| GOAL |
Leave out the images and repeat the listing below without a single change.

--*--

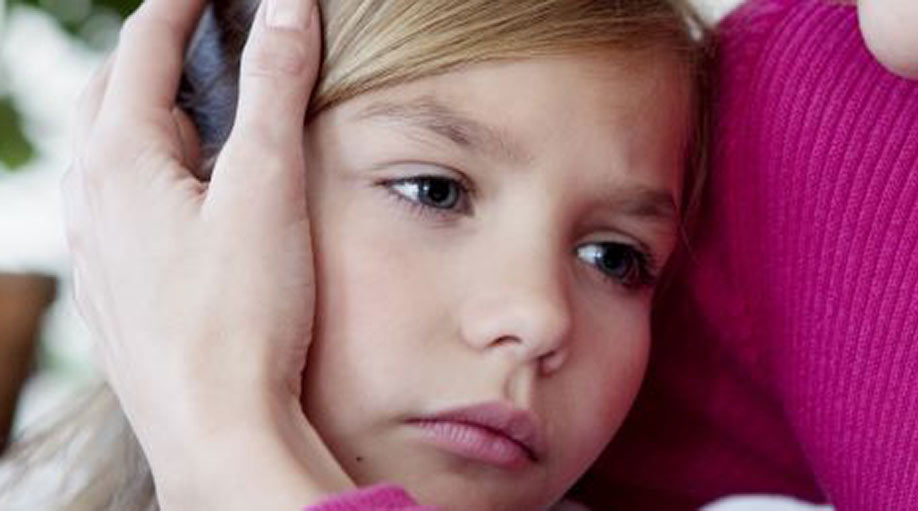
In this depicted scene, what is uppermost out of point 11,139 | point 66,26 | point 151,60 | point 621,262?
point 151,60

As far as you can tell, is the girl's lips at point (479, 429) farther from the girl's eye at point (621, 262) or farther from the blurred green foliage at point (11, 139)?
the blurred green foliage at point (11, 139)

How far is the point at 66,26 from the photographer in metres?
1.90

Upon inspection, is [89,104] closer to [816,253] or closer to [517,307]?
[517,307]

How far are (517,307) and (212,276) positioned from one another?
0.20 m

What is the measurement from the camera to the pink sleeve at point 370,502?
799 mm

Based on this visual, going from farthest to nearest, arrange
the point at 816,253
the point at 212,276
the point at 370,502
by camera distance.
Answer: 1. the point at 816,253
2. the point at 212,276
3. the point at 370,502

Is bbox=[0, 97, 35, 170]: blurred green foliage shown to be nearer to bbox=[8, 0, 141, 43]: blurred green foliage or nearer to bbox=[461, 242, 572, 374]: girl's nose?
bbox=[8, 0, 141, 43]: blurred green foliage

--*--

| CORRECT OUTPUT |
In this depicted scene, what is uppermost out of point 11,139 | point 66,26 | point 151,60 | point 621,262?
point 151,60

As far as you can tell, is the girl's lips at point (479, 429) farther from the girl's eye at point (621, 262) or farther from the blurred green foliage at point (11, 139)?
the blurred green foliage at point (11, 139)

How far is the point at 66,26 from the photographer in metres?
1.90

Upon inspection, is [89,104] closer to [816,253] or closer to [517,307]?
[517,307]

How far are (517,307) and (212,276) positioned from one another?
0.20 m

What is the measurement from the camera to the pink sleeve at point 370,502?
799 mm

Based on this visual, going from farthest to nearest, arrange
the point at 816,253
the point at 212,276
the point at 370,502
by camera distance.
Answer: 1. the point at 816,253
2. the point at 212,276
3. the point at 370,502

Is bbox=[0, 97, 35, 170]: blurred green foliage shown to be nearer to bbox=[8, 0, 141, 43]: blurred green foliage or nearer to bbox=[461, 242, 572, 374]: girl's nose?
bbox=[8, 0, 141, 43]: blurred green foliage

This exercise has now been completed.